Using python for writing models: How to run models in restricted python mode?

vinjvinj

I have an application which allows multiple users to write models.
These models get distributed on a grid of compute engines. users submit
their models through a web interface. I want to

1. restrict the user from doing any file io, exec, import, eval, etc. I
was thinking of writing a plugin for pylint to do all the checks? Is
this is a good way given that there is no restricted python. What are
the things I should serach for in python code

2. restrict the amount of memory a module uses as well. For instance
how can I restrict a user from doing a = range(10000000000) or similar
tasks so that my whole compute farm does not come down.

Thanks for your help

Nov 7 '05 #1

Subscribe Post Reply

2063

Mike Meyer

"vinjvinj" <vi******@gmail.com> writes:

1. restrict the user from doing any file io, exec, import, eval, etc. I
was thinking of writing a plugin for pylint to do all the checks? Is
this is a good way given that there is no restricted python. What are
the things I should serach for in python code
Um - I've got a restricted python module: rexec.py. Of course, it
doesn't work correctly, in that it isn't really secure. Python is very
powerful, and creating a secure sandbox is difficult - so much so that
the task has never been accomplished. If you want something that will
keep the obvious things from working, rexec.py might be for you - but
don't kid yourself that it's secure. If you need real security, I'd
consider switching to Jython, which at least has a VM which was
designed with building such sandboxes as a possibility.
2. restrict the amount of memory a module uses as well. For instance
how can I restrict a user from doing a = range(10000000000) or similar
tasks so that my whole compute farm does not come down.

This is equivalent to trying to limit the amount of CPU time the
module uses, which is better known as the halting problem. There's no
algorithmic solution to that. If you want verify that some module will
only use so much memory before executing it, the best you can do is
verify that they don't do anything obvious. If you want to restrict
them while they are running, you can probably get the OS to
help. Exactly how will depend on your requirements, and the OS
involved.

<Mike
--
Mike Meyer <mw*@mired.org> http://www.mired.org/home/mwm/
Independent WWW/Perforce/FreeBSD/Unix consultant, email for more information.

Nov 7 '05 #2

vinjvinj

While I understand 2 is very hard (if not impossible) to do in single
unix process. I'm not sure why 1 would be hard to do. Since I have
complete control to what code I can allow or not allow on my grid. Can
i not just search for certain strings and disallow the model if it
fails certain conditions. It might not be 100% secure but will it not
get me at 90%...

Nov 7 '05 #3

Mike Meyer

"vinjvinj" <vi******@gmail.com> writes:

While I understand 2 is very hard (if not impossible) to do in single
unix process. I'm not sure why 1 would be hard to do. Since I have
complete control to what code I can allow or not allow on my grid. Can
i not just search for certain strings and disallow the model if it
fails certain conditions. It might not be 100% secure but will it not
get me at 90%...

Sure you can search for certain strings. Python lets you build strings
dynamically, so you'd have to search for every possible way to create
those strings. Further, Python provides lots of tools for
introspection, meaning there are lots of ways to find these
"forbidden" objects other than mentioning their name.

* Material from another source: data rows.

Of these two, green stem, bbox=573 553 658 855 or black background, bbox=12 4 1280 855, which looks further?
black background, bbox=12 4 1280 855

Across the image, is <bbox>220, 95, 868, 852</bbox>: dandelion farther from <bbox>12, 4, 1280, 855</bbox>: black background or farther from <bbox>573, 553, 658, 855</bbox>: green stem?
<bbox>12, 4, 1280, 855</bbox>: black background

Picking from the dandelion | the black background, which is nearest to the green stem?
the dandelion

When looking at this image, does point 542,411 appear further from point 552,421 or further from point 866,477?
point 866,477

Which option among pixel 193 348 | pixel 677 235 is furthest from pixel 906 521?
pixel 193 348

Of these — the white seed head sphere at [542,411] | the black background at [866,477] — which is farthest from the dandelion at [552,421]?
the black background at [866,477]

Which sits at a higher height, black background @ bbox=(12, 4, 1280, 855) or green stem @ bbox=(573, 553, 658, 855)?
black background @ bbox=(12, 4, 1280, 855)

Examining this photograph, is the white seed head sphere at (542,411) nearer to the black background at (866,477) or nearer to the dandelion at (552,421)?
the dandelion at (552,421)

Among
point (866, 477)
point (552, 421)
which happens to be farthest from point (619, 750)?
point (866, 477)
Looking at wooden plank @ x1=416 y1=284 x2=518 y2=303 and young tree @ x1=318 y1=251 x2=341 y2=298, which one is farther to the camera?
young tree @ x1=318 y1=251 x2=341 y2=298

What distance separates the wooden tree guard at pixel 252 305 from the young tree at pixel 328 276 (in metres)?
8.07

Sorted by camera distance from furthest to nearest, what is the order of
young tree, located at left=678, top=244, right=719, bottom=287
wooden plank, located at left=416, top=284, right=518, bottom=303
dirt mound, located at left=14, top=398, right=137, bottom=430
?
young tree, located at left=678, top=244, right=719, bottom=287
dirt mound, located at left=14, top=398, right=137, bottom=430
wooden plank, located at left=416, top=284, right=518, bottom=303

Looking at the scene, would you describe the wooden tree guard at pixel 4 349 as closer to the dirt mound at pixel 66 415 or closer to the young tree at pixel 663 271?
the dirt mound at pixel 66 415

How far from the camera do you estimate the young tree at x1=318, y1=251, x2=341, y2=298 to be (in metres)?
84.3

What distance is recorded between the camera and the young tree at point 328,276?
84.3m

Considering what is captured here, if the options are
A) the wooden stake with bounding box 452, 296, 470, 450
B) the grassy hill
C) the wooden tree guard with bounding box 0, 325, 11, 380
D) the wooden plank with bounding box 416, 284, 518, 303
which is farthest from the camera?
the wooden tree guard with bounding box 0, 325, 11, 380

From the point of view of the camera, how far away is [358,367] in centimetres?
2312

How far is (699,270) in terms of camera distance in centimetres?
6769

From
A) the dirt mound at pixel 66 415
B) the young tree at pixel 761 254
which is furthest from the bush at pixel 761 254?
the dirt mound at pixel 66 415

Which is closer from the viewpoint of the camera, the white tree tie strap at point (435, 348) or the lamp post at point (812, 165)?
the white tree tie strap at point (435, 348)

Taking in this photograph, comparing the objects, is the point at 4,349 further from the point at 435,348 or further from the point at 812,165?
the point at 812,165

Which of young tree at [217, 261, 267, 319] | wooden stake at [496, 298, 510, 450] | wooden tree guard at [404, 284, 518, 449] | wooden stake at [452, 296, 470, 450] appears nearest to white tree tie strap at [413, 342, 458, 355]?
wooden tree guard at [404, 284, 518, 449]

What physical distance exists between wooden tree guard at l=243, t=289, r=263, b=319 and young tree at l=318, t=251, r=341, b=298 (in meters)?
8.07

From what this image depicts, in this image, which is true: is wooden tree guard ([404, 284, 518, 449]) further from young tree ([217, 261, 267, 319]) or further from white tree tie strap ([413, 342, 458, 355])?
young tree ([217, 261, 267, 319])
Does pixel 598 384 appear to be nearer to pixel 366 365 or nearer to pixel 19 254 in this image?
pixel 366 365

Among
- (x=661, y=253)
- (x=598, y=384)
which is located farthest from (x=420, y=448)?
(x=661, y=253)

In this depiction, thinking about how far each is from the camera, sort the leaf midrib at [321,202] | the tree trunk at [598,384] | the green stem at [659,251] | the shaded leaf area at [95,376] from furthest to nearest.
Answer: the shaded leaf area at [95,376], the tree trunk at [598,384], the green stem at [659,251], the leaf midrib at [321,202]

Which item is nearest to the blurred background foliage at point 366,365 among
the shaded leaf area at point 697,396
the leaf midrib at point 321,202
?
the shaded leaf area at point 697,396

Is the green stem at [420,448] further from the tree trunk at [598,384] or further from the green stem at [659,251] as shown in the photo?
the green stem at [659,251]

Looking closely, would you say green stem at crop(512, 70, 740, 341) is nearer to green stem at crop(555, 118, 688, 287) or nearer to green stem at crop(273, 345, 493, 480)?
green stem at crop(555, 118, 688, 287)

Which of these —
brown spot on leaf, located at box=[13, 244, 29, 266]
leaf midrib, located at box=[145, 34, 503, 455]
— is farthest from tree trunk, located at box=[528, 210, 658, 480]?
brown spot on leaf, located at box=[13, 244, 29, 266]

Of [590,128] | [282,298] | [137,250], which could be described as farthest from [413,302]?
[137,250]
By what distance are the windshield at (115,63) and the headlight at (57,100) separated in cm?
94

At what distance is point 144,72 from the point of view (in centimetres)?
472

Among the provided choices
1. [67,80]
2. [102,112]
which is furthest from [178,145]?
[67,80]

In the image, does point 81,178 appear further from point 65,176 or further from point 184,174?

You can get to *every* builtin function through any python module. For
instance, are you going to prevent them from using regular
rexpressions? If not, consider:

getattr(re, ''.join([chr(x + 1) for x in [94, 94, 97, 116, 104, 107, 115, 104, 109, 114, 94, 94]]))['fi' + 'le'] is open True

String searches only prevent the most obvious abuses, and may well
miss things that are merely not quite so obvious. If you think of your
"security" as a notice to the end user that they are doing something
wrong, as opposed to a tool that will prevent them from doing it, then
you'll have the right idea. In which case, I'd still recommend looking
into the rexec module.

<mike
--
Mike Meyer <mw*@mired.org> http://www.mired.org/home/mwm/
Independent WWW/Perforce/FreeBSD/Unix consultant, email for more information.

Nov 7 '05 #4

Steven D'Aprano

vinjvinj wrote:

While I understand 2 is very hard (if not impossible) to do in single
unix process. I'm not sure why 1 would be hard to do. Since I have
complete control to what code I can allow or not allow on my grid. Can
i not just search for certain strings and disallow the model if it
fails certain conditions. It might not be 100% secure but will it not
get me at 90%...

You might be able to think of and disallow the most
obvious security holes, but how confident are you that
you will think of the bad code that your users will
think of?

Are you concerned about malicious users, or just
incompetent users?

I suspect your best bet might be to write a
mini-language using Python, and get your users to use
that. You will take a small performance hit, but
security will be very much improved.

What do others think?
--
Steven.

Nov 8 '05 #5

Paul Rubin

Steven D'Aprano <st***@REMOVEMEcyber.com.au> writes:

I suspect your best bet might be to write a mini-language using
Python, and get your users to use that. You will take a small
performance hit, but security will be very much improved.

What do others think?

That is the only approach that makes any sense. Even with restricted
execution there's no way to stop memory exhaustion with restricted
Python statements. Consider

xxx = 'x'*10000000000

Nov 8 '05 #6

vinjvinj

I'm more worried about incompetent users then malicious users. I'm
going to take the following steps:

1. My users will be paying a decent amount of money to run models on
the compute grid. If they are intentionaly writing malicious code then
their account will be disabled.

2. Since their models will be fairly basic.
- No imports in the code.
- No special charters allowed.
- No access to special builtins.

The users write functions which get called man many times with
different variables. I'm not sure how this would work with the rexec
module especially since I'll be passing values to th functions and the
functions will be returning either None, yes, or False.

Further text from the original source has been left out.